= Baylen Leonard =

American British radio and TV broadcaster

Baylen Leonard (born 12 June 1973) is an American British radio and TV broadcaster specialising in country music.

==Career==
Leonard started his radio career at BBC London in 2001 after moving in 2000 from New York City. While working at the BBC, Leonard recalls he always wanted to broadcast country music and that he passion for hosting a show playing country music helped to highlight the popularity of the genre in the UK, with Leonard, stating in an interview with IQ: “if it was a bank holiday and everybody else was away, they’d let me do a country show, which helped them cotton on to the fact that country music was a thing, so I started doing that more on Radio 2 with Bob Harris and then moved into commercial radio when Absolute and Bauer launched their commercial radio country station.”

Leonard has since worked for BBC Radio 2, BBC Radio 4, BBC Radio 5 Live, Amazing Radio, Monocle 24, Country Hits Radio, and others. He cites Bob Harris as a particular support in the establishment of his career in the UK. He also worked with Danny Baker, which even The Lady, a very traditional British magazine approved of. He is often quoted in the press regarding Country music.

In 2024, he presents six days a week on Absolute Radio Country and hosts The Country Music Talk podcast. He is also host of UK Country Radio Airplay Chart show on Absolute, which claims to be the first genre specific radio chart launched in the UK and launched in 2024.

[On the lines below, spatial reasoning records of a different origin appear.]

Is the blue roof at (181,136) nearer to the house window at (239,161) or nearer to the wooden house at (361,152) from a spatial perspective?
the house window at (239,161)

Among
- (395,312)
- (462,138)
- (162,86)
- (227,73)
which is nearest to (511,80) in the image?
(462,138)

Leonard is the creative director and booker of the country music festival The Long Road, which began in 2018 and takes place every August in Leicestershire UK. He has also hosted the Highways Festival at the Royal Albert Hall since 2023 as part of Absolute Radio Country's coverage.

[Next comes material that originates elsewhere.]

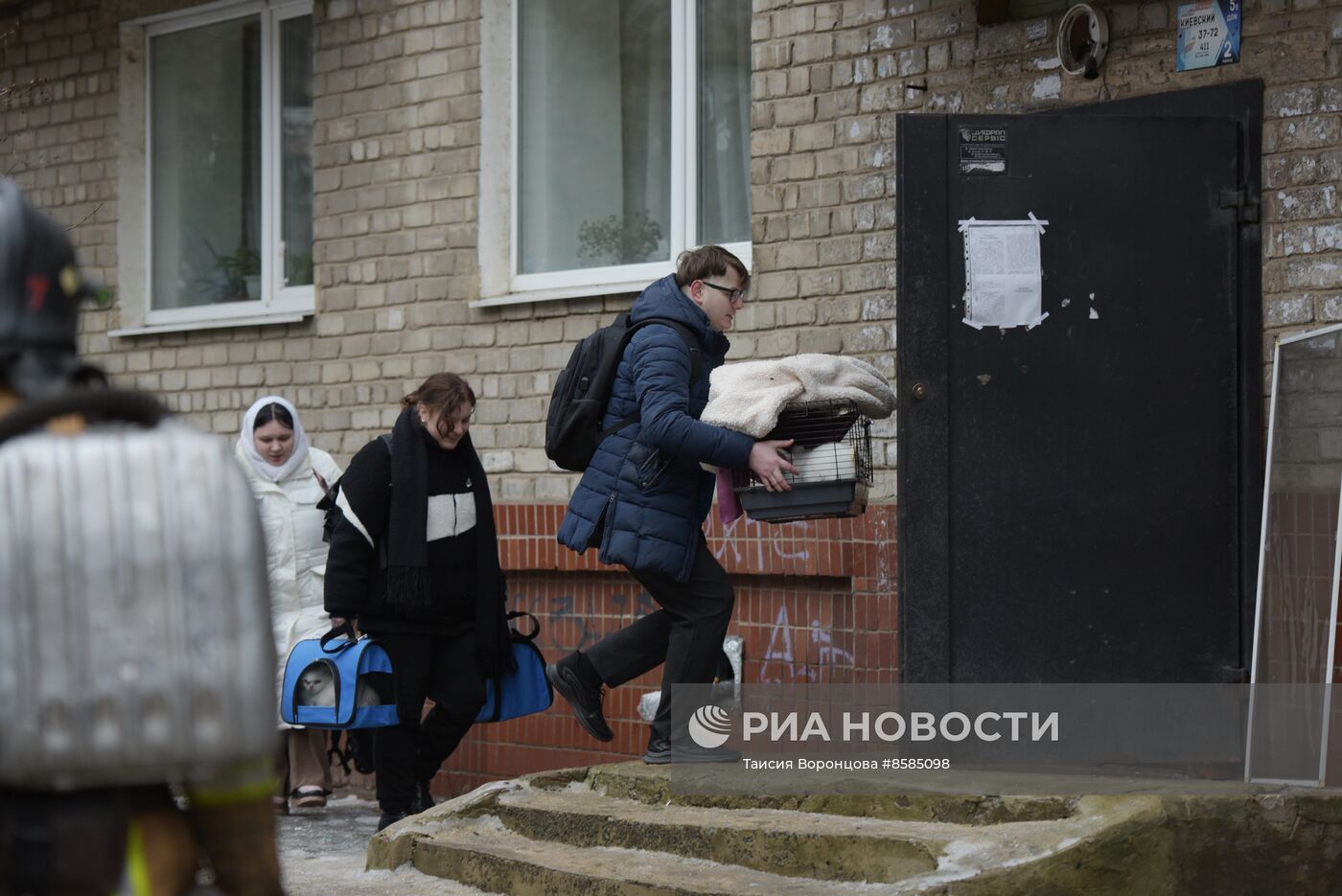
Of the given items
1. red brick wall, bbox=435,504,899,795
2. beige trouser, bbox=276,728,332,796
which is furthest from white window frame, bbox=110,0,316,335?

He co-founded and serves as Head of Music for the digital magazine Holler.

== Awards and nominations ==
Leonard has been recognised twice International Broadcaster Of The Year by The Country Music Association (CMA), once in 2019 and again in 2021. He was also nominated for the award in 2026.

Leonard has won two British Country Music Association awards:
- UK Services to Industry 2019
- UK Best Radio Presenter 2024
Aria Award nomination 2024:
- Best Specialist Music Show - The Front Porch with Baylen Leonard - Absolute Radio Country
Music Week Awards 2024: Best Radio Show finalist -  The Front Porch with Baylen Leonard - Absolute Radio Country

== Other work ==
Leonard is the annual mainstage host of The UK Americana Music Awards in Hackney London every January/ and Highways Festival every May at The Royal Albert Hall.

Leonard also does Voiceover and podcast work.

== Personal life ==
Leonard was born in Bristol Tennessee. Moved to New York City to study Musical Theatre at The American Musical and Dramatic Academy. Moved in 2000 to London where he currently lives.